On the surface this reads as a corporate-strategy story: OpenAI reducing its Nvidia dependence. But if you’ve built a product on top of a model API, the floor of your cost structure just shifted. Inference already eats north of 20% of revenue at many AI-native companies. If the chip running that inference drops to half the cost, that’s good news in the short run. The real signal is that control is concentrating further into one company’s hands. They own the model. Now they own the chip that runs it. They can cut prices, prioritize their own workloads on scarce silicon, or bind specific models to their own hardware. Building on someone else’s full stack means renting the entire ladder, and a rented ladder can be pulled. I’d weigh that against the upside everyone is celebrating. The same verticalization wave is happening across the Valley — Google, Amazon, Microsoft, Meta, and now OpenAI all running serious custom-silicon programs — which means a thin wrapper over a single provider’s API is exactly the kind of business that gets squeezed when that provider integrates downward. A cheaper inference dollar doesn’t widen your moat if the provider sets the price and can change it tomorrow. Model access was never a moat; now the infrastructure the model runs on isn’t yours either.
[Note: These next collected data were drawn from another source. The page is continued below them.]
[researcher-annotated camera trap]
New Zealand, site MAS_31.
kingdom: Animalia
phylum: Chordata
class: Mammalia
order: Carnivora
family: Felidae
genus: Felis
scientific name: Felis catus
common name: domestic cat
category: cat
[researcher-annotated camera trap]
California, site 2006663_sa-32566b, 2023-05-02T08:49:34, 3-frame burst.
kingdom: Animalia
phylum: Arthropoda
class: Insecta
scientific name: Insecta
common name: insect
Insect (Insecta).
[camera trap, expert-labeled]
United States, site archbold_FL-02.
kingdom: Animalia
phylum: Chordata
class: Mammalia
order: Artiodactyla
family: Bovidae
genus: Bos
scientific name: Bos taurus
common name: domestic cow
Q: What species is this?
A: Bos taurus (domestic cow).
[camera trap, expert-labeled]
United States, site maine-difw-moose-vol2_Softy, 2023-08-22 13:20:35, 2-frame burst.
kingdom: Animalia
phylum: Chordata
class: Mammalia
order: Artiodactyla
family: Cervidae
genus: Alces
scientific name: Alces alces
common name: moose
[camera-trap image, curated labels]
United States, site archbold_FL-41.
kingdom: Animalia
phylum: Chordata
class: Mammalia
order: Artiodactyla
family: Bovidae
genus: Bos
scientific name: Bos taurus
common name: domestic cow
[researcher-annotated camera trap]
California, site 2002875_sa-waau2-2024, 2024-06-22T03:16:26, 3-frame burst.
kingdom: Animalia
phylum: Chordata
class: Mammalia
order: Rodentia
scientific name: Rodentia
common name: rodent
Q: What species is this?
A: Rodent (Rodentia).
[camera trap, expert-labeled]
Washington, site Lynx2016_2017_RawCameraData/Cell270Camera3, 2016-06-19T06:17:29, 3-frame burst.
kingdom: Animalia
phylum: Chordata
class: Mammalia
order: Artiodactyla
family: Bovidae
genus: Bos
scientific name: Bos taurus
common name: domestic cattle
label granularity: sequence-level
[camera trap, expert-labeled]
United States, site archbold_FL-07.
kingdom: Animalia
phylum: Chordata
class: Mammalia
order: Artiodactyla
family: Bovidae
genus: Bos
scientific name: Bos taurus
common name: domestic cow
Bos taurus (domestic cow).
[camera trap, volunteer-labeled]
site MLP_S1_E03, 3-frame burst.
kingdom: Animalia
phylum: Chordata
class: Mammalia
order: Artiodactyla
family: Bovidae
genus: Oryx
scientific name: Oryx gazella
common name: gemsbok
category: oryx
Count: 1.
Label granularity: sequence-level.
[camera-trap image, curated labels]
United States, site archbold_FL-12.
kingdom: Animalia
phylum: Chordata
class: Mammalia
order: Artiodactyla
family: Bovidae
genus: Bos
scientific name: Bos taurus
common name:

Write that line into your cost assumptions before you raise on margins you don’t control.

What You Can Do Now

First, don’t route your entire inference supply chain through one provider. With OpenAI now integrating all the way down to silicon, a product locked to a single model vendor is exposed to that vendor’s pricing and policy swings. Put an abstraction layer in front so the same task can run on a different model. Second, don’t let “half the cost” lull you — model your own per-token unit economics directly. You don’t set the price; the provider does, and when its assumptions change, so does your P&L. Third, build the moat on assets you control — your data, integrations wired deep into the workflow, domain knowledge — the things that survive anyone halving the price of a chip. Fourth, read the verticalization wave as opportunity too. The more the giants integrate their own stacks, the more the narrow, deep slots in specific industries, languages, and regulatory regimes are left open. When everyone consolidates the bottom of the stack, the founder’s seat isn’t the thin app layer on top — it’s the corner the giants won’t bother to enter.